Solvency funding further complicates MEPPs in that its results are highly volatile. This funding volatility translates into either an unreasonably low level of benefits or benefit level volatility. Neither of which are desirable for MEPPs, or any pension plan. The current significant funding requirements due to solvency shortfalls caused by continued low long-term interest rates and challenging market conditions have magnified this issue. In the absence of funding reforms, federally registered MEPPs will have to reduce benefits and advise their members that these benefit reductions are the direct result of the current regulations and the Federal government's failure to act and implement measures appropriate for MEPPs.
We note that the federal jurisdiction is the last major pension regulator to still require MEPPs to be subject to solvency funding. This poses another significant risk to MEPPs if the jurisdiction of registration is forced to change. For example, if a large federally regulated employer were to join a MEPP currently registered in Ontario - and exempt from solvency funding - resulting in the jurisdiction of registration becoming Federal, this could result in extensive benefit reductions as a result of now being required to fund on a solvency basis.
The PBSA currently permits a Negotiated Contribution Plan to make an amendment that has the effect of reducing pension benefits or pension benefit credits, subject to the authorization of the Superintendent. MEBCO believes that this current requirement for Negotiated Contribution Plans to receive regulatory approval of reductions in accrued benefits should be eliminated. Experience elsewhere suggests that this is problematic and unneeded. It delays required balancing of benefits and contributions. It requires intervention by someone who is not close to the situation and who may be more interested in uniformity among plans than in recognition of real differences between plans. And the patchwork of differing rules is a nightmare for multi- jurisdictional MEPPs.
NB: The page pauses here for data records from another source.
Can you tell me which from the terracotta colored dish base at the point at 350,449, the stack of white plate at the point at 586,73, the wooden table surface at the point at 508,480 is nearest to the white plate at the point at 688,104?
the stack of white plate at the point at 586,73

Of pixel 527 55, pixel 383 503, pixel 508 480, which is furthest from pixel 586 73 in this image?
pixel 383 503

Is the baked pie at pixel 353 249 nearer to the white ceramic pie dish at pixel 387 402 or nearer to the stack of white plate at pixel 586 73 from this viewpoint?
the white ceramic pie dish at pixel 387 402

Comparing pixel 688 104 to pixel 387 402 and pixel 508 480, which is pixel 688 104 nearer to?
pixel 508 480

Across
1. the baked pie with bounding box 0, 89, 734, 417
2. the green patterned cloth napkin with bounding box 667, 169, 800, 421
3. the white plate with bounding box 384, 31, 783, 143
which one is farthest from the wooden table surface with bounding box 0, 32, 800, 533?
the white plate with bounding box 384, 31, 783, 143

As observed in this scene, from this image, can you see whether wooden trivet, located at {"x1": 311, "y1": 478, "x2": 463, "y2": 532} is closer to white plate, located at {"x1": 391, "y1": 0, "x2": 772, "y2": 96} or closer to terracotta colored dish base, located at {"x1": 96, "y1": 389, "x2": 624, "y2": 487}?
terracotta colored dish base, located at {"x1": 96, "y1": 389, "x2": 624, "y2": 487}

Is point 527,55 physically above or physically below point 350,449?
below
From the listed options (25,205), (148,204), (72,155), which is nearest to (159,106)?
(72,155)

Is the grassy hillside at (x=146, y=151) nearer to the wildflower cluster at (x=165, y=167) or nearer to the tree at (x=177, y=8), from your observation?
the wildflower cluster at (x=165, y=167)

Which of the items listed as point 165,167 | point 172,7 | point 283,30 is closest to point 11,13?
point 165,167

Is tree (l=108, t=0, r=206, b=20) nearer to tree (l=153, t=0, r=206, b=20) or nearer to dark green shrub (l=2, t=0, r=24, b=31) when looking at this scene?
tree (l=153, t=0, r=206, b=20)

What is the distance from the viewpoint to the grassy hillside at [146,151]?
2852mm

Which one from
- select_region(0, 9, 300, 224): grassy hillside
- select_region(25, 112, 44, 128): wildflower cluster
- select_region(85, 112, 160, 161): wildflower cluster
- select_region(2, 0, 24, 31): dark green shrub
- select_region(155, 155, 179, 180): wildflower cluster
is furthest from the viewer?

Lastly, another key issue of great importance is the computation of transfer values for MEPPs. MEBCO is opposed to providing transfer values from MEPPs at all, as that permits a terminating participant to convert the defined benefit type pension negotiated by the union into a defined contribution account. If transfer values continue to be available, MEBCO strongly recommends that MEPPs be permitted to determine the amount as the funded percentage determined on a going concern basis (but not in excess of 100%). This will recognize the risk of a post-transfer benefit reduction and, given the emerging pattern in other provinces, it will promote uniformity among jurisdictions and within multi-jurisdictional plans.
In closing, MEBCO would like to highlight that the MEPP model continues to be a success story among the otherwise bleak picture of private sector defined benefit type pension plans. MEBCO supports a regulatory framework specific to MEPPs, including an exemption from the solvency funding requirements, to maintain their continued success in serving the participants and their employers well. MEBCO representatives are available to meet with you to facilitate the process of establishing the appropriate regulatory framework for MEPPs. Thank you for the opportunity to express our views in this submission.